All three were sentenced in December to two years in prison but received suspended sentences and were put on probation. The employees had documented that they had checked “numerous times” on a bedridden resident at Cherokee County Health and Rehabilitation in Centre, AL, on Sept. 3, 2016, according to state Attorney General Steve Marshall.
But surveillance video showed none of the three entered for around 11 hours. Jerry Culberson, CEO of Preferred Health Services, the company that manages Cherokee, told McKnight’s in February the company self-reported the incident immediately after it was discovered. “On our review of our video camera system we discovered that [the employees] were not making rounds on the third shift as they should,” Culberson said.
CEO stole benefit money
MISSOURI — A former nursing home CEO who embezzled $667,000 in Medicaid funds for personal expenses also took money from workers’ 401(k) and health benefits accounts, according to local reports.
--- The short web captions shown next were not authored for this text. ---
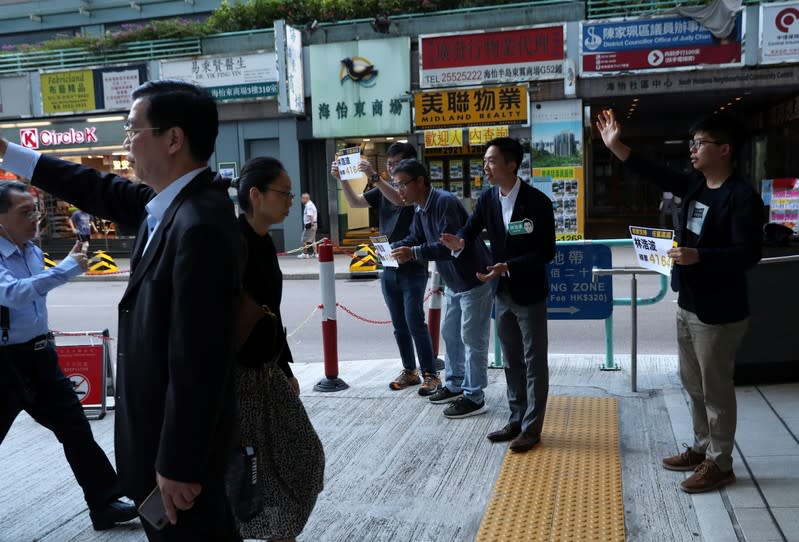 Winning candidate Kelvin Lam and activist Joshua Wong greet people outside South Horizons Station, in Hong Kong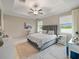 Spacious main bedroom featuring a tray ceiling, neutral colors, two windows and marble tile flooring at 10628 Bahama Woodstar Ct, Riverview, FL 33579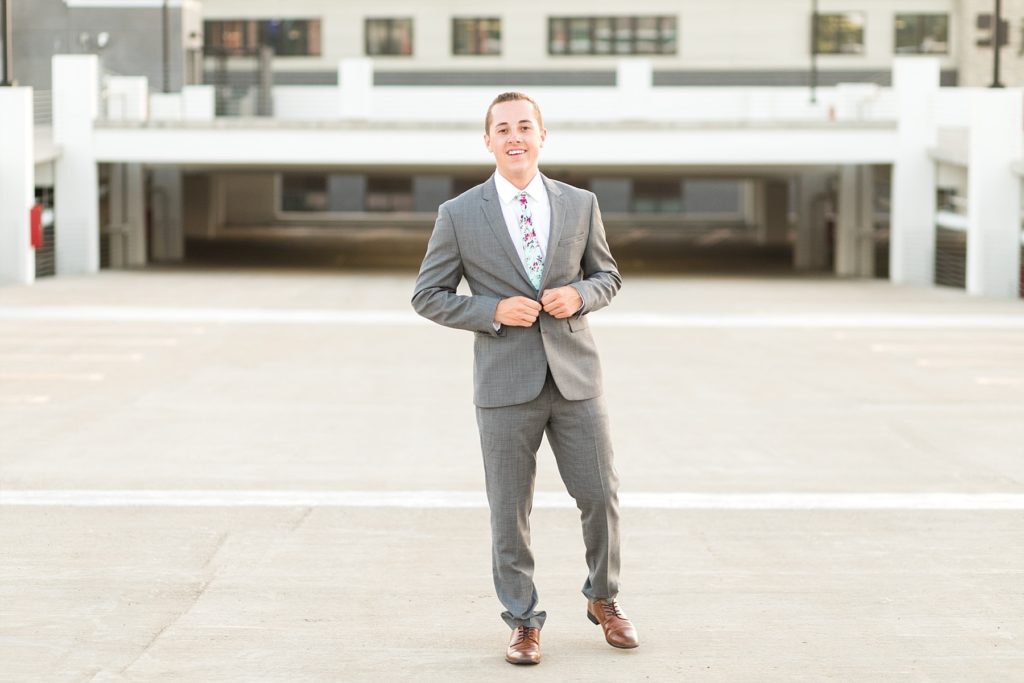 boy smiles while buttoning his suit jacket on a rooftop for his wisconsin senior pictures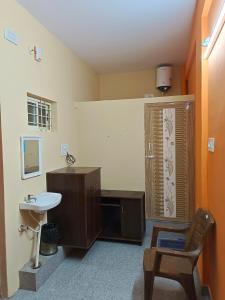 a bathroom with a sink and a toilet and a chair at Royal Comforts in Mysore +5 photos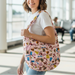 A lifestyle photo of a young woman with short brown hair smiling and looking over her shoulder while walking through a bright airport terminal. She is wearing a white t-shirt and blue jeans, carrying the Buc-ee’s Snacks Pink Puffy Tote Bag on her left shoulder. The bag's light pink, quilted fabric and snack-themed print are prominently displayed, including the front zippered pocket with pink pull strings.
Johnnie Mac Sells, who was the owner and CEO at Benchmark Healthcare in Festus, MO, was sentenced to more than three years in prison. He pleaded guilty in October to using the Medicaid money for strip clubs, casinos and country clubs.
Sells also pleaded guilty in November to stealing from the employee benefit plan, the St. Louis PostDispatch reported. In that scheme, money was withheld from employees at Legacy Health Systems, which was run by Sells’ family, but not deposited into 401(k) accounts, authorities said.
The plan had more than $800,000 in December 2015 and was empty a year later. Additionally, $20,000 meant for employees’ healthcare plans was withheld, with the plan terminated in 2016 for nonpayment. But employees didn’t know they no longer had health insurance, resulting in $124,000 in unpaid claims, the PostDispatch said. Sells was sentenced to 41 months and is required to pay back money he withheld.
IJ citations, fines hit high
KANSAS — Immediate Jeopardy citations against the state’s nursing homes have soared, jumping from nine in 2012 to 135 in 2016, according to LeadingAge Kansas. As of early December, inspectors had issued 99 citations in 2017. Fines also spiked in 2016, from $1.5 million in 2015 to $4.6 million the next year.
“There is no possible justification for a 9,000 percent increase in Kansas nursing home fines over the last five years,” said Rachel Monger, the organization’s vice president of government affairs, according to the Wichita Eagle.